Supplied entries>
——
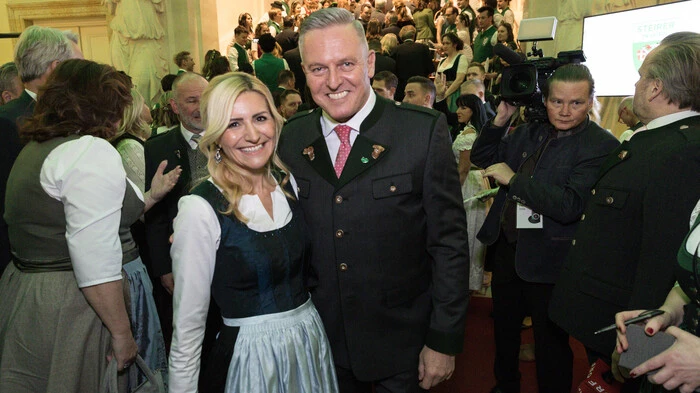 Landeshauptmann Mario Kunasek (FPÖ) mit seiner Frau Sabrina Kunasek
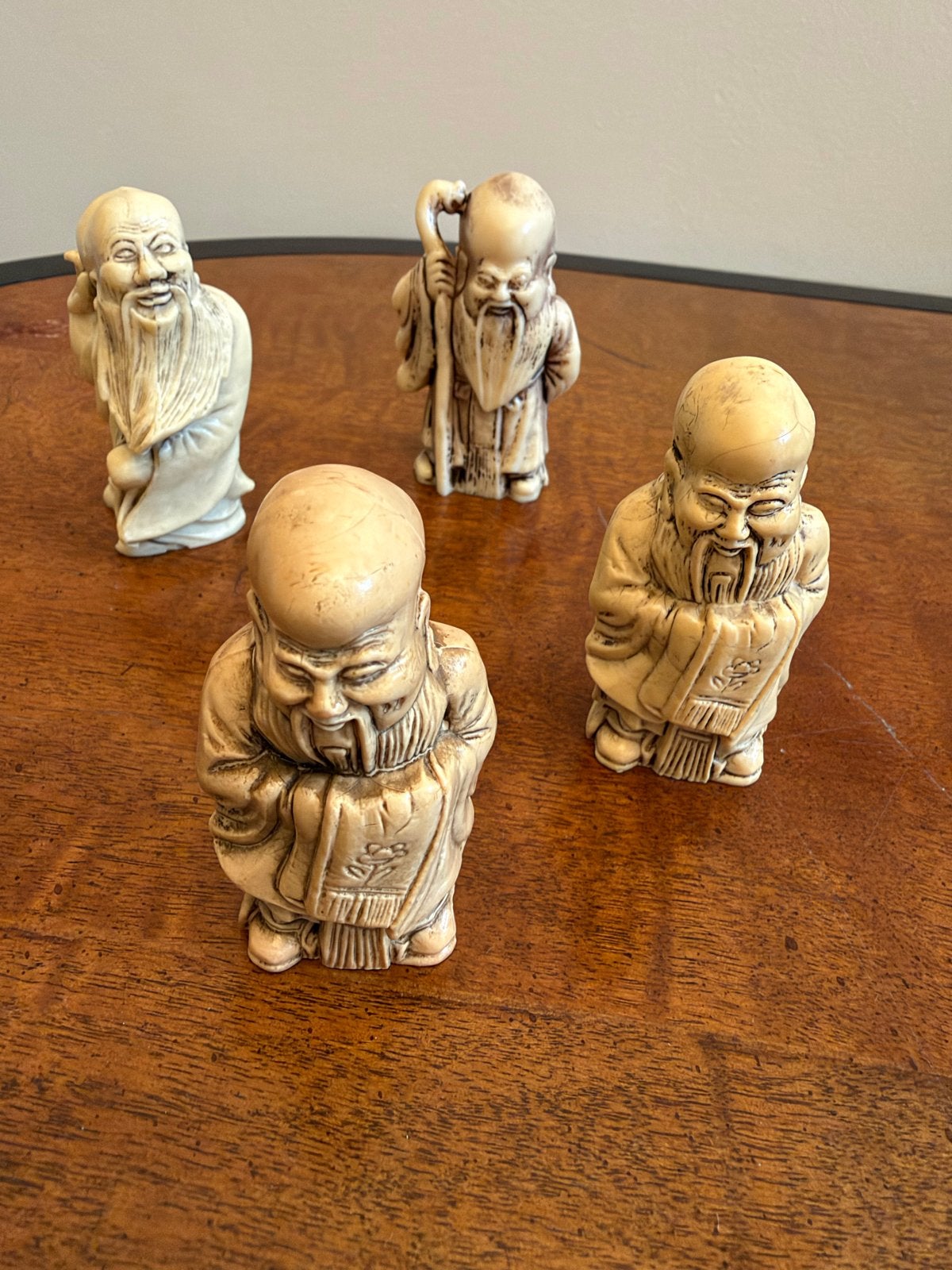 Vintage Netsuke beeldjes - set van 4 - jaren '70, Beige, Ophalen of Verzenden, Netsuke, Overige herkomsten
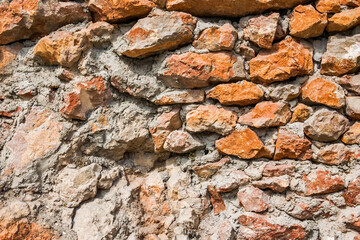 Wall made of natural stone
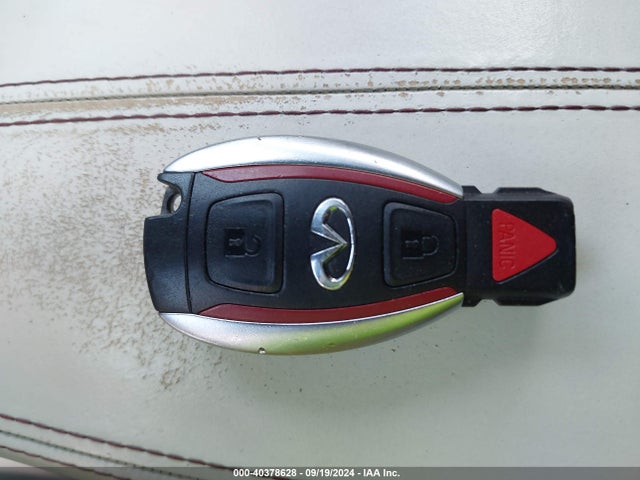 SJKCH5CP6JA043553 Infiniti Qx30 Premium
——
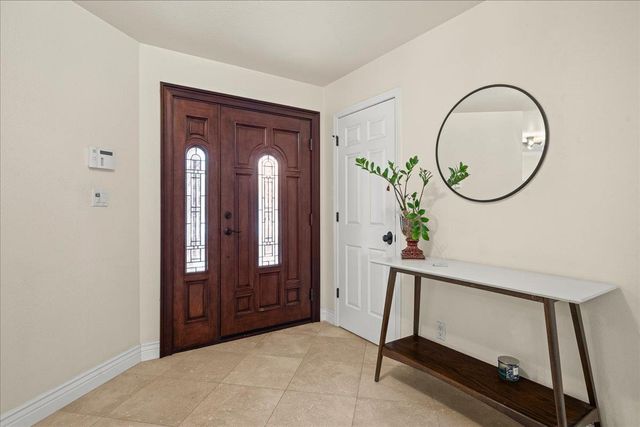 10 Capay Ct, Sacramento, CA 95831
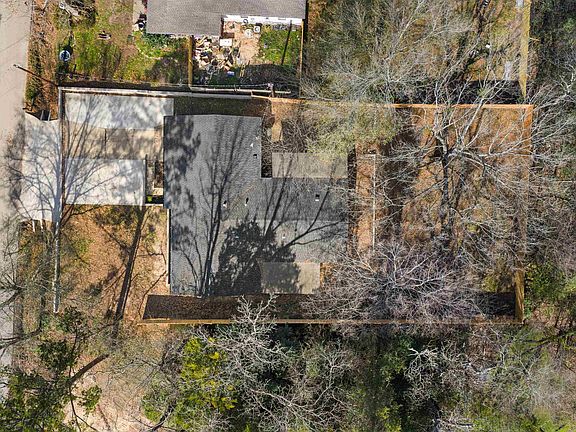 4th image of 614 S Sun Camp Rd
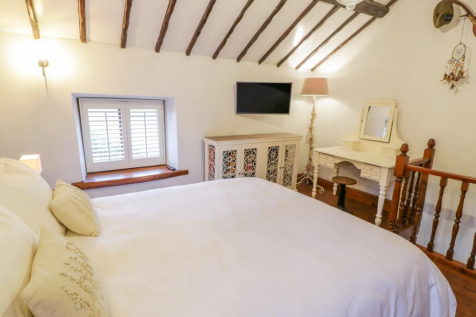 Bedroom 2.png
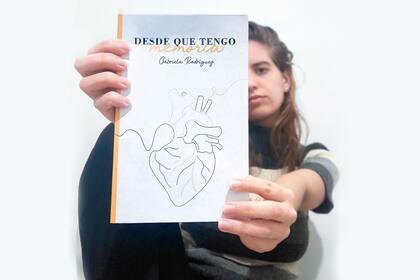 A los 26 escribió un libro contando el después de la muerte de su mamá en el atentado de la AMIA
——
What is expected>
Write out everything in the listing from the line containing "Landeshauptmann Mario Kunasek" down to the line containing "SJKCH5CP6JA043553 Infiniti Qx30 Premium", both ends included, as a numbered list with no blank lines. Leave the pictures out of your answer.

Result>
1.  Landeshauptmann Mario Kunasek (FPÖ) mit seiner Frau Sabrina Kunasek
2.  Vintage Netsuke beeldjes - set van 4 - jaren '70, Beige, Ophalen of Verzenden, Netsuke, Overige herkomsten
3.  Wall made of natural stone
4.  SJKCH5CP6JA043553 Infiniti Qx30 Premium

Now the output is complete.